Machine Learning Methods for Cervical Cancer Classifier
Introduction
This is a challenge for our course IMA205. There are 2 tasks: binary classification and multi-class classification.
-
For classifier, I implement [None, "SVM", "RF", "Bagging", "Logistic", "KNN", "PSO_SVM", "XGBoost", "MLP", "AutoML"], None means use all classifiers
-
For feature extraction, I implement [None, "martin", "marina", "sift_kmeans", "dong", "martin_marina_dong"], None means use every pixels as features
-
feature selection, I implement [None, "pca", "kpca", "spca", "select_best", "RF", "ExtraTrees", "shap", "RFECV", "SFS", "permutation"]
Recommended environment
python 3.6
opencv-contrib-python 3.4.2.
opencv-python 4.1.2.30
xgboost 1.2.0
shap 0.36.0
mljar-supervised 0.8.9
DownLoad
DatasetChange the data directory "train_data_dir", "train_gt_dir" and "test_data_dir" in the machine_learning_dataloader.py to your own data directory.
Now I don't have the test labels
Train and Predict
- You can firstly have a look at the arguments of the machine_learning_main.py
python machine_learning_main.py --help
- Example
- Binary classification
python -u machine_learning_main.py --classifier "SVM" --binary True --mask_mode True --extract_feature "marina" --cv_mode "Grid"
- Multiclass classification
python -u machine_learning_main.py --classifier "SVM" --binary False --mask_mode True --extract_feature "martin_marina_dong" --num_clusters 50 --cv_mode "Grid"
- You can also write all these codes in the machine_learning_main.sh and then run them all
sh machine_learning_main.sh
Result
Here are some results.
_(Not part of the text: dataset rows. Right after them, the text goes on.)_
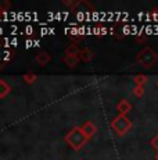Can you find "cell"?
Segmentation results:
<instances>
[{"mask_svg": "<svg viewBox=\"0 0 158 160\" xmlns=\"http://www.w3.org/2000/svg\"><path fill=\"white\" fill-rule=\"evenodd\" d=\"M112 128H114L119 135H123L130 128V121L125 116H118L117 118L112 121Z\"/></svg>", "mask_w": 158, "mask_h": 160, "instance_id": "obj_3", "label": "cell"}, {"mask_svg": "<svg viewBox=\"0 0 158 160\" xmlns=\"http://www.w3.org/2000/svg\"><path fill=\"white\" fill-rule=\"evenodd\" d=\"M85 141H86V135L79 130V128H75L74 131H71L67 135V142L72 148H75V149H79V148L85 143Z\"/></svg>", "mask_w": 158, "mask_h": 160, "instance_id": "obj_1", "label": "cell"}, {"mask_svg": "<svg viewBox=\"0 0 158 160\" xmlns=\"http://www.w3.org/2000/svg\"><path fill=\"white\" fill-rule=\"evenodd\" d=\"M137 60L140 61L146 68H150V67L158 60V56H157L156 52H153L150 48H146V49H143V50L140 52Z\"/></svg>", "mask_w": 158, "mask_h": 160, "instance_id": "obj_2", "label": "cell"}, {"mask_svg": "<svg viewBox=\"0 0 158 160\" xmlns=\"http://www.w3.org/2000/svg\"><path fill=\"white\" fill-rule=\"evenodd\" d=\"M25 46H26V48H32V46H35V41H26Z\"/></svg>", "mask_w": 158, "mask_h": 160, "instance_id": "obj_6", "label": "cell"}, {"mask_svg": "<svg viewBox=\"0 0 158 160\" xmlns=\"http://www.w3.org/2000/svg\"><path fill=\"white\" fill-rule=\"evenodd\" d=\"M151 145H153L154 149H157V150H158V135L153 138V141H151Z\"/></svg>", "mask_w": 158, "mask_h": 160, "instance_id": "obj_5", "label": "cell"}, {"mask_svg": "<svg viewBox=\"0 0 158 160\" xmlns=\"http://www.w3.org/2000/svg\"><path fill=\"white\" fill-rule=\"evenodd\" d=\"M8 91H10V88H8L7 85H4L3 82H0V96H4Z\"/></svg>", "mask_w": 158, "mask_h": 160, "instance_id": "obj_4", "label": "cell"}, {"mask_svg": "<svg viewBox=\"0 0 158 160\" xmlns=\"http://www.w3.org/2000/svg\"><path fill=\"white\" fill-rule=\"evenodd\" d=\"M157 87H158V81H157Z\"/></svg>", "mask_w": 158, "mask_h": 160, "instance_id": "obj_8", "label": "cell"}, {"mask_svg": "<svg viewBox=\"0 0 158 160\" xmlns=\"http://www.w3.org/2000/svg\"><path fill=\"white\" fill-rule=\"evenodd\" d=\"M157 160H158V155H157Z\"/></svg>", "mask_w": 158, "mask_h": 160, "instance_id": "obj_9", "label": "cell"}, {"mask_svg": "<svg viewBox=\"0 0 158 160\" xmlns=\"http://www.w3.org/2000/svg\"><path fill=\"white\" fill-rule=\"evenodd\" d=\"M25 32L28 33V35H31V33L33 32V28H32L31 25H28V27H26V28H25Z\"/></svg>", "mask_w": 158, "mask_h": 160, "instance_id": "obj_7", "label": "cell"}]
</instances>
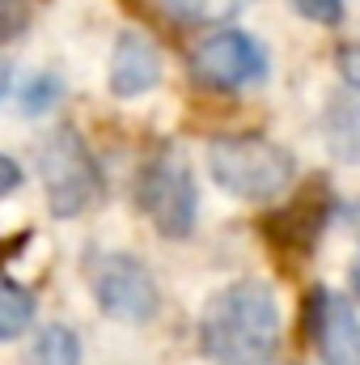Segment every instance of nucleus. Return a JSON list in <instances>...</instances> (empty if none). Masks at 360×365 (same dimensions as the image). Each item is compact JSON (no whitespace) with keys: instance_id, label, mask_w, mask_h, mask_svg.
<instances>
[{"instance_id":"obj_1","label":"nucleus","mask_w":360,"mask_h":365,"mask_svg":"<svg viewBox=\"0 0 360 365\" xmlns=\"http://www.w3.org/2000/svg\"><path fill=\"white\" fill-rule=\"evenodd\" d=\"M199 344L212 365L280 361V302L268 280L225 284L199 319Z\"/></svg>"},{"instance_id":"obj_2","label":"nucleus","mask_w":360,"mask_h":365,"mask_svg":"<svg viewBox=\"0 0 360 365\" xmlns=\"http://www.w3.org/2000/svg\"><path fill=\"white\" fill-rule=\"evenodd\" d=\"M208 170L216 187H225L238 200L271 204L297 182V158L259 132H229L208 140Z\"/></svg>"},{"instance_id":"obj_3","label":"nucleus","mask_w":360,"mask_h":365,"mask_svg":"<svg viewBox=\"0 0 360 365\" xmlns=\"http://www.w3.org/2000/svg\"><path fill=\"white\" fill-rule=\"evenodd\" d=\"M38 175L47 187V208L55 217H81L102 200V166L77 128H55L38 145Z\"/></svg>"},{"instance_id":"obj_4","label":"nucleus","mask_w":360,"mask_h":365,"mask_svg":"<svg viewBox=\"0 0 360 365\" xmlns=\"http://www.w3.org/2000/svg\"><path fill=\"white\" fill-rule=\"evenodd\" d=\"M136 204L157 225V234L191 238L195 217H199V191H195V175H191L186 158L174 145L144 158V166L136 175Z\"/></svg>"},{"instance_id":"obj_5","label":"nucleus","mask_w":360,"mask_h":365,"mask_svg":"<svg viewBox=\"0 0 360 365\" xmlns=\"http://www.w3.org/2000/svg\"><path fill=\"white\" fill-rule=\"evenodd\" d=\"M90 289L102 306V314L119 319V323H149L162 310V289L153 272L123 251H97L85 259Z\"/></svg>"},{"instance_id":"obj_6","label":"nucleus","mask_w":360,"mask_h":365,"mask_svg":"<svg viewBox=\"0 0 360 365\" xmlns=\"http://www.w3.org/2000/svg\"><path fill=\"white\" fill-rule=\"evenodd\" d=\"M191 73L208 90L238 93L268 77V51L246 30H216L191 51Z\"/></svg>"},{"instance_id":"obj_7","label":"nucleus","mask_w":360,"mask_h":365,"mask_svg":"<svg viewBox=\"0 0 360 365\" xmlns=\"http://www.w3.org/2000/svg\"><path fill=\"white\" fill-rule=\"evenodd\" d=\"M305 336L314 340L322 365H360V319L348 297L314 289L305 297Z\"/></svg>"},{"instance_id":"obj_8","label":"nucleus","mask_w":360,"mask_h":365,"mask_svg":"<svg viewBox=\"0 0 360 365\" xmlns=\"http://www.w3.org/2000/svg\"><path fill=\"white\" fill-rule=\"evenodd\" d=\"M331 212H335V195L327 191L322 179H314L309 187H301L284 208H275L263 230H268L275 251H284V255H309L318 247Z\"/></svg>"},{"instance_id":"obj_9","label":"nucleus","mask_w":360,"mask_h":365,"mask_svg":"<svg viewBox=\"0 0 360 365\" xmlns=\"http://www.w3.org/2000/svg\"><path fill=\"white\" fill-rule=\"evenodd\" d=\"M162 81V51L153 47V38L123 30L115 38L110 51V93L115 98H140Z\"/></svg>"},{"instance_id":"obj_10","label":"nucleus","mask_w":360,"mask_h":365,"mask_svg":"<svg viewBox=\"0 0 360 365\" xmlns=\"http://www.w3.org/2000/svg\"><path fill=\"white\" fill-rule=\"evenodd\" d=\"M322 136H327V149L335 162L360 166V86H344L327 102Z\"/></svg>"},{"instance_id":"obj_11","label":"nucleus","mask_w":360,"mask_h":365,"mask_svg":"<svg viewBox=\"0 0 360 365\" xmlns=\"http://www.w3.org/2000/svg\"><path fill=\"white\" fill-rule=\"evenodd\" d=\"M30 365H81V340L64 323H47L34 344H30Z\"/></svg>"},{"instance_id":"obj_12","label":"nucleus","mask_w":360,"mask_h":365,"mask_svg":"<svg viewBox=\"0 0 360 365\" xmlns=\"http://www.w3.org/2000/svg\"><path fill=\"white\" fill-rule=\"evenodd\" d=\"M34 310H38L34 293L0 276V344H4V340H17V336L34 323Z\"/></svg>"},{"instance_id":"obj_13","label":"nucleus","mask_w":360,"mask_h":365,"mask_svg":"<svg viewBox=\"0 0 360 365\" xmlns=\"http://www.w3.org/2000/svg\"><path fill=\"white\" fill-rule=\"evenodd\" d=\"M162 4L182 26H221L229 17H238L250 0H162Z\"/></svg>"},{"instance_id":"obj_14","label":"nucleus","mask_w":360,"mask_h":365,"mask_svg":"<svg viewBox=\"0 0 360 365\" xmlns=\"http://www.w3.org/2000/svg\"><path fill=\"white\" fill-rule=\"evenodd\" d=\"M60 93H64V81H60L55 73H38V77H30V81L21 86L17 106H21L26 115H43V110H51V106L60 102Z\"/></svg>"},{"instance_id":"obj_15","label":"nucleus","mask_w":360,"mask_h":365,"mask_svg":"<svg viewBox=\"0 0 360 365\" xmlns=\"http://www.w3.org/2000/svg\"><path fill=\"white\" fill-rule=\"evenodd\" d=\"M30 26V0H0V43L21 38Z\"/></svg>"},{"instance_id":"obj_16","label":"nucleus","mask_w":360,"mask_h":365,"mask_svg":"<svg viewBox=\"0 0 360 365\" xmlns=\"http://www.w3.org/2000/svg\"><path fill=\"white\" fill-rule=\"evenodd\" d=\"M288 4L318 26H344V0H288Z\"/></svg>"},{"instance_id":"obj_17","label":"nucleus","mask_w":360,"mask_h":365,"mask_svg":"<svg viewBox=\"0 0 360 365\" xmlns=\"http://www.w3.org/2000/svg\"><path fill=\"white\" fill-rule=\"evenodd\" d=\"M339 68H344V86H360V47L339 51Z\"/></svg>"},{"instance_id":"obj_18","label":"nucleus","mask_w":360,"mask_h":365,"mask_svg":"<svg viewBox=\"0 0 360 365\" xmlns=\"http://www.w3.org/2000/svg\"><path fill=\"white\" fill-rule=\"evenodd\" d=\"M17 187H21V166L0 153V195H9V191H17Z\"/></svg>"},{"instance_id":"obj_19","label":"nucleus","mask_w":360,"mask_h":365,"mask_svg":"<svg viewBox=\"0 0 360 365\" xmlns=\"http://www.w3.org/2000/svg\"><path fill=\"white\" fill-rule=\"evenodd\" d=\"M9 81H13V68H9V60H0V98L9 93Z\"/></svg>"},{"instance_id":"obj_20","label":"nucleus","mask_w":360,"mask_h":365,"mask_svg":"<svg viewBox=\"0 0 360 365\" xmlns=\"http://www.w3.org/2000/svg\"><path fill=\"white\" fill-rule=\"evenodd\" d=\"M352 293L360 297V255H356V264H352Z\"/></svg>"}]
</instances>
Because of some personal reasons, I lost most of submission history, and these are the few submission entries left.
Binary classification
Classifier | feature_extraction | feature_selection | feature number | Public Score |
---|---|---|---|---|
SVM | marina | None | None | 0.94339 |
AutoML | marina | None | None | 0.94072 |
Multi-class classification
Classifier | feature_extraction | feature_selection | feature number | Public Score |
---|---|---|---|---|
SVM | martin_marina_dong | RF | 50 | 0.77220 |
XGBoost | martin_marina_dong | RF | 50 | 0.76109 |
AutoML | martin_marina_dong | None | None | 0.76821 |
Future work
-
For the method sift_kmeans. Maybe it's better to use the library of sklearn "KElbowVisualizer" to help to select the best number of clusters.
-
Check the implementation of the feature extraction functions.
-
Visualize some results such as the results of feature selections methods.
Reference
- https://liverungrow.medium.com/sift-bag-of-features-svm-for-classification-b5f775d8e55f
- https://blog.csdn.net/weixin_42486554/article/details/103732613
- https://github.com/mayuri0192/Image-classification
- https://github.com/budingtanke/image-classfication-SIFT-BOW
- https://github.com/cohenNitzan/SVM-Kmeans-SIFT-pipe
- https://www.osgeo.cn/opencv-python/ch05-imgcontours/sec03-contour-properties.html#aspect-ratio
- https://github.com/joefutrelle/oii/tree/49d5f9dbd1675cf2c336dbb7df9c8195d087a3b1/ifcb2/features
- https://www.researchgate.net/publication/265873515_Pap-smear_Benchmark_Data_For_Pattern_Classification
- https://ieeexplore.ieee.org/document/8451588
- https://doi.org/10.1007/s12652-020-02256-9
- https://www.mdpi.com/2072-6694/12/12/3564/s1
- https://hal.inria.fr/hal-01420292/document
- https://github.com/slundberg/shap
- https://github.com/mljar/mljar-supervised
There are also some codes from my course lab works.